===== EXTRACTED RECORDS

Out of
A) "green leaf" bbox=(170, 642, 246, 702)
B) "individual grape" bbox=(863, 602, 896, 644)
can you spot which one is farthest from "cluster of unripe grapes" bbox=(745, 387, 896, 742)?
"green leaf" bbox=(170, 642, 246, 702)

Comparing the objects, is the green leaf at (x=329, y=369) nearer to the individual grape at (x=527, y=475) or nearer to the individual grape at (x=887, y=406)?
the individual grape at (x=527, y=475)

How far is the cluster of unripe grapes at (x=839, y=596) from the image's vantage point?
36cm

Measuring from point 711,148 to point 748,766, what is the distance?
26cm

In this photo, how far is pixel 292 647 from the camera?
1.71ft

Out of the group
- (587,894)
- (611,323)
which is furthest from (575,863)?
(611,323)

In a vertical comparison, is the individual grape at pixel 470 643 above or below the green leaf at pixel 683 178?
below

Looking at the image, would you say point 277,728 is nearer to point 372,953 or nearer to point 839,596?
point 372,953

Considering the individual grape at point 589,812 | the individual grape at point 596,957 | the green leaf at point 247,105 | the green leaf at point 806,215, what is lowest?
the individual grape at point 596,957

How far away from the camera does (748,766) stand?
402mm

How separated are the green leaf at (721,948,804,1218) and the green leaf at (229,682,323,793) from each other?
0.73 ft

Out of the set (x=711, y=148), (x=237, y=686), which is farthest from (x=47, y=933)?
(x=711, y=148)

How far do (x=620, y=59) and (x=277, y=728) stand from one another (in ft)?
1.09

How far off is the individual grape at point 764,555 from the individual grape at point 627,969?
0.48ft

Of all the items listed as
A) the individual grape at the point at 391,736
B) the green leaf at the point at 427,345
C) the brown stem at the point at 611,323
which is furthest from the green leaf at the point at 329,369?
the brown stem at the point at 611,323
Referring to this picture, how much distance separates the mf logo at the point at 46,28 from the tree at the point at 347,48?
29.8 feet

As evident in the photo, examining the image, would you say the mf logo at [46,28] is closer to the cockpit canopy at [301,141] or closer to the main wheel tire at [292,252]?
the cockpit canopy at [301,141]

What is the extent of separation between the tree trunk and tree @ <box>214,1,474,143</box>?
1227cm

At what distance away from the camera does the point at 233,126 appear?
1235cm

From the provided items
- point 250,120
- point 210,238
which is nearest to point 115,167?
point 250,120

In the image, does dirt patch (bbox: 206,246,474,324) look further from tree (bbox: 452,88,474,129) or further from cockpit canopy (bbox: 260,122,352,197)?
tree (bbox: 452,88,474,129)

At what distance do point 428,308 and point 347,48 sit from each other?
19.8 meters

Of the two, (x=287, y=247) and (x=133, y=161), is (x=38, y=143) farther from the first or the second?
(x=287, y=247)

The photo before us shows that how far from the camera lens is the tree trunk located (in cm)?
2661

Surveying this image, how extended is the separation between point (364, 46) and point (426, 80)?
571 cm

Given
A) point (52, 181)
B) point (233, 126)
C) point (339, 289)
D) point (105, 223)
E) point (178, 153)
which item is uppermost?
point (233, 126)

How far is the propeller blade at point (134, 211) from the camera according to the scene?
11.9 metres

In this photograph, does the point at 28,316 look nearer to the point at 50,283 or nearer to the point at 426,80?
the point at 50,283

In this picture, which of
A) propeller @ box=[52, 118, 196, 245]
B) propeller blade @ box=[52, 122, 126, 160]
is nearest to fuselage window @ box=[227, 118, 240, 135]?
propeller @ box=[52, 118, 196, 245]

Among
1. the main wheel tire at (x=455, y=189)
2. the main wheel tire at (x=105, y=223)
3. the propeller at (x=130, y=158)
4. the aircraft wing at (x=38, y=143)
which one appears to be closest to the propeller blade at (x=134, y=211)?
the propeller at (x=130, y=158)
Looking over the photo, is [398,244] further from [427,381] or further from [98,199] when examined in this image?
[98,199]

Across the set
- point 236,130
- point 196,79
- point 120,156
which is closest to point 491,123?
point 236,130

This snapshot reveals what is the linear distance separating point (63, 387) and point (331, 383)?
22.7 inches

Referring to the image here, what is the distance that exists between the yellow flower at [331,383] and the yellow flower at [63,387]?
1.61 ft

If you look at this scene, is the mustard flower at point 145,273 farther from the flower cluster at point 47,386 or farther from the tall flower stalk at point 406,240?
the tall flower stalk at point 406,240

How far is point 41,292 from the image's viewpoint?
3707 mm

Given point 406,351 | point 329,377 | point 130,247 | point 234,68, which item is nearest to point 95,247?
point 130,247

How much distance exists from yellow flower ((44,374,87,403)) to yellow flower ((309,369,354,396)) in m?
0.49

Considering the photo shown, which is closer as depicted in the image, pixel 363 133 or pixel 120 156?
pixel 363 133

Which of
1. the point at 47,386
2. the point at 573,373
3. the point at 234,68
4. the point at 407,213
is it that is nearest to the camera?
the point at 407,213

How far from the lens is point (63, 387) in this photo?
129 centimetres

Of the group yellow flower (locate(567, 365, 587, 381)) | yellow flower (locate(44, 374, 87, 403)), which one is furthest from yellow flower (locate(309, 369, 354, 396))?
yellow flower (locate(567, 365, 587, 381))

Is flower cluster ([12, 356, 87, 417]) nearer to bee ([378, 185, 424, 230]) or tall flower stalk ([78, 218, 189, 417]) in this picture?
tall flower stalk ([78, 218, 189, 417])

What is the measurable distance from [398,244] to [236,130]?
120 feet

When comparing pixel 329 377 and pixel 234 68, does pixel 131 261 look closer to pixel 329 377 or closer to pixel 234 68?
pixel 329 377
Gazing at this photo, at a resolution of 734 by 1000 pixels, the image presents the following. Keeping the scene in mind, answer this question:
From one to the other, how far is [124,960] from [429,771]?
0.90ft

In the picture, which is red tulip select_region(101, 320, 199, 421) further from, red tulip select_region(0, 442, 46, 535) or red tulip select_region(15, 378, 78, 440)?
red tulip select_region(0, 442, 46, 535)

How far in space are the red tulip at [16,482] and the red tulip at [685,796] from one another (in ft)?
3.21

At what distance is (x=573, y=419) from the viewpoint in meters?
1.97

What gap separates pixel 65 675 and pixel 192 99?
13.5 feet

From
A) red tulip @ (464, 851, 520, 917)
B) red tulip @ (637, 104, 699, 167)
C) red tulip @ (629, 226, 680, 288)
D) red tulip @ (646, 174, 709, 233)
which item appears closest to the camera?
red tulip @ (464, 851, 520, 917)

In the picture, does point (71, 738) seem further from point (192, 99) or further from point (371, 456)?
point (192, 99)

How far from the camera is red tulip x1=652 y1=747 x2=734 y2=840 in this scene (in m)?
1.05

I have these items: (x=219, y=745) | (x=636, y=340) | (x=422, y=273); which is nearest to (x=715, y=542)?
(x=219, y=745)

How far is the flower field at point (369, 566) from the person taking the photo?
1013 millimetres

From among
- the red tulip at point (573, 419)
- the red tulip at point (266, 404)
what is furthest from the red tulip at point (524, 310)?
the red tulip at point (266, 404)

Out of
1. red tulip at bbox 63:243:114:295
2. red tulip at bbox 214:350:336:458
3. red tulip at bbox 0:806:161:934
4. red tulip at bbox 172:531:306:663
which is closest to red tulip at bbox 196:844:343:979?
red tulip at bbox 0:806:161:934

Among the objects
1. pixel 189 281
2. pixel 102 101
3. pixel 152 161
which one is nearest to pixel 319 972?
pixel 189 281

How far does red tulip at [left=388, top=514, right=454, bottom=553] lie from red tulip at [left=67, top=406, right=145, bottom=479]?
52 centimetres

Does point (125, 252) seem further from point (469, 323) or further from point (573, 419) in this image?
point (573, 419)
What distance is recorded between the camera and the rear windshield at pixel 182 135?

==========

Copy out all of the material above word for word, every line in the same order.

Out of
A) "green leaf" bbox=(170, 642, 246, 702)
B) "individual grape" bbox=(863, 602, 896, 644)
can you spot which one is farthest from "cluster of unripe grapes" bbox=(745, 387, 896, 742)?
"green leaf" bbox=(170, 642, 246, 702)

Comparing the objects, is the green leaf at (x=329, y=369) nearer to the individual grape at (x=527, y=475) or nearer to the individual grape at (x=887, y=406)?
the individual grape at (x=527, y=475)

How far is the cluster of unripe grapes at (x=839, y=596) from the image's vantage point?
36cm

Measuring from point 711,148 to point 748,766, what is the distance?
26cm

In this photo, how far is pixel 292 647 from the camera?
1.71ft

Out of the group
- (587,894)
- (611,323)
which is furthest from (575,863)?
(611,323)

In a vertical comparison, is the individual grape at pixel 470 643 above or below the green leaf at pixel 683 178?
below

Looking at the image, would you say point 277,728 is nearer to point 372,953 or nearer to point 839,596?
point 372,953

Considering the individual grape at point 589,812 | the individual grape at point 596,957 | the green leaf at point 247,105 | the green leaf at point 806,215, what is lowest?
the individual grape at point 596,957

How far away from the camera does (748,766) stand?
402mm

How separated are the green leaf at (721,948,804,1218) and the green leaf at (229,682,323,793) from each other?
0.73 ft

Out of the set (x=711, y=148), (x=237, y=686), which is farthest from (x=47, y=933)?
(x=711, y=148)

How far do (x=620, y=59) and (x=277, y=728) stand from one another (in ft)?
1.09

How far off is the individual grape at point 764,555 from the individual grape at point 627,969?
0.48ft

Of all the items listed as
A) the individual grape at the point at 391,736
B) the green leaf at the point at 427,345
C) the brown stem at the point at 611,323
which is furthest from the green leaf at the point at 329,369?
the brown stem at the point at 611,323
Referring to this picture, how much distance separates the mf logo at the point at 46,28 from the tree at the point at 347,48?
29.8 feet

As evident in the photo, examining the image, would you say the mf logo at [46,28] is closer to the cockpit canopy at [301,141] or closer to the main wheel tire at [292,252]?
the cockpit canopy at [301,141]

What is the extent of separation between the tree trunk and tree @ <box>214,1,474,143</box>?
1227cm

At what distance away from the camera does the point at 233,126 appear?
1235cm

From the provided items
- point 250,120
- point 210,238
which is nearest to point 115,167?
point 250,120

In the image, does dirt patch (bbox: 206,246,474,324) look further from tree (bbox: 452,88,474,129) or further from cockpit canopy (bbox: 260,122,352,197)?
tree (bbox: 452,88,474,129)

At what distance do point 428,308 and point 347,48 sit from each other?
19.8 meters

Of the two, (x=287, y=247) and (x=133, y=161), is (x=38, y=143) farther from the first or the second?
(x=287, y=247)

The photo before us shows that how far from the camera lens is the tree trunk located (in cm)?
2661

Surveying this image, how extended is the separation between point (364, 46) and point (426, 80)?
571 cm

Given
A) point (52, 181)
B) point (233, 126)
C) point (339, 289)
D) point (105, 223)
E) point (178, 153)
which item is uppermost?
point (233, 126)

How far is the propeller blade at point (134, 211) from the camera according to the scene?
11.9 metres

In this photograph, does the point at 28,316 look nearer to the point at 50,283 or nearer to the point at 426,80?
the point at 50,283

In this picture, which of
A) propeller @ box=[52, 118, 196, 245]
B) propeller blade @ box=[52, 122, 126, 160]
is nearest to fuselage window @ box=[227, 118, 240, 135]?
propeller @ box=[52, 118, 196, 245]

Among
1. the main wheel tire at (x=455, y=189)
2. the main wheel tire at (x=105, y=223)
3. the propeller at (x=130, y=158)
4. the aircraft wing at (x=38, y=143)
which one appears to be closest to the propeller blade at (x=134, y=211)?
the propeller at (x=130, y=158)
Looking over the photo, is [398,244] further from [427,381] or further from [98,199] when examined in this image?
[98,199]

Across the set
- point 236,130
- point 196,79
- point 120,156
which is closest to point 491,123?
point 236,130

This snapshot reveals what is the linear distance separating point (63, 387) and point (331, 383)?
22.7 inches

Referring to the image here, what is the distance that exists between the yellow flower at [331,383] and the yellow flower at [63,387]?
1.61 ft

If you look at this scene, is the mustard flower at point 145,273 farther from the flower cluster at point 47,386 or farther from the tall flower stalk at point 406,240?
the tall flower stalk at point 406,240

How far is point 41,292 from the image's viewpoint?
3707 mm

Given point 406,351 | point 329,377 | point 130,247 | point 234,68, which item is nearest to point 95,247?
point 130,247

How much distance exists from yellow flower ((44,374,87,403)) to yellow flower ((309,369,354,396)) in m?
0.49

Considering the photo shown, which is closer as depicted in the image, pixel 363 133 or pixel 120 156?
pixel 363 133

Which of
1. the point at 47,386
2. the point at 573,373
3. the point at 234,68
4. the point at 407,213
is it that is nearest to the camera?
the point at 407,213

How far from the lens is point (63, 387) in this photo?
129 centimetres

Of the group yellow flower (locate(567, 365, 587, 381)) | yellow flower (locate(44, 374, 87, 403)), which one is furthest from yellow flower (locate(309, 369, 354, 396))?
yellow flower (locate(567, 365, 587, 381))

Is flower cluster ([12, 356, 87, 417]) nearer to bee ([378, 185, 424, 230]) or tall flower stalk ([78, 218, 189, 417]) in this picture?
tall flower stalk ([78, 218, 189, 417])

What is the measurable distance from [398,244] to [236,130]?
120 feet

When comparing pixel 329 377 and pixel 234 68, does pixel 131 261 look closer to pixel 329 377 or closer to pixel 234 68?
pixel 329 377
Gazing at this photo, at a resolution of 734 by 1000 pixels, the image presents the following. Keeping the scene in mind, answer this question:
From one to the other, how far is [124,960] from [429,771]?
0.90ft

In the picture, which is red tulip select_region(101, 320, 199, 421) further from, red tulip select_region(0, 442, 46, 535) or red tulip select_region(15, 378, 78, 440)?
red tulip select_region(0, 442, 46, 535)

How far in space are the red tulip at [16,482] and the red tulip at [685,796] from one another (in ft)?
3.21

At what distance is (x=573, y=419) from the viewpoint in meters?
1.97

What gap separates pixel 65 675 and pixel 192 99?
13.5 feet

From
A) red tulip @ (464, 851, 520, 917)
B) red tulip @ (637, 104, 699, 167)
C) red tulip @ (629, 226, 680, 288)
D) red tulip @ (646, 174, 709, 233)
which item appears closest to the camera?
red tulip @ (464, 851, 520, 917)

In the picture, does point (71, 738) seem further from point (192, 99) or further from point (371, 456)?
point (192, 99)

How far from the camera is red tulip x1=652 y1=747 x2=734 y2=840 in this scene (in m)?
1.05

I have these items: (x=219, y=745) | (x=636, y=340) | (x=422, y=273); which is nearest to (x=715, y=542)?
(x=219, y=745)

How far is the flower field at point (369, 566) from the person taking the photo?
1013 millimetres

From among
- the red tulip at point (573, 419)
- the red tulip at point (266, 404)
what is furthest from the red tulip at point (524, 310)?
the red tulip at point (266, 404)

Out of
1. red tulip at bbox 63:243:114:295
2. red tulip at bbox 214:350:336:458
3. red tulip at bbox 0:806:161:934
4. red tulip at bbox 172:531:306:663
which is closest to red tulip at bbox 196:844:343:979?
red tulip at bbox 0:806:161:934

Among the objects
1. pixel 189 281
2. pixel 102 101
3. pixel 152 161
which one is nearest to pixel 319 972?
pixel 189 281

How far does red tulip at [left=388, top=514, right=454, bottom=553] lie from red tulip at [left=67, top=406, right=145, bottom=479]?
52 centimetres

Does point (125, 252) seem further from point (469, 323) or further from point (573, 419) in this image?
point (573, 419)
What distance is recorded between the camera and the rear windshield at pixel 182 135?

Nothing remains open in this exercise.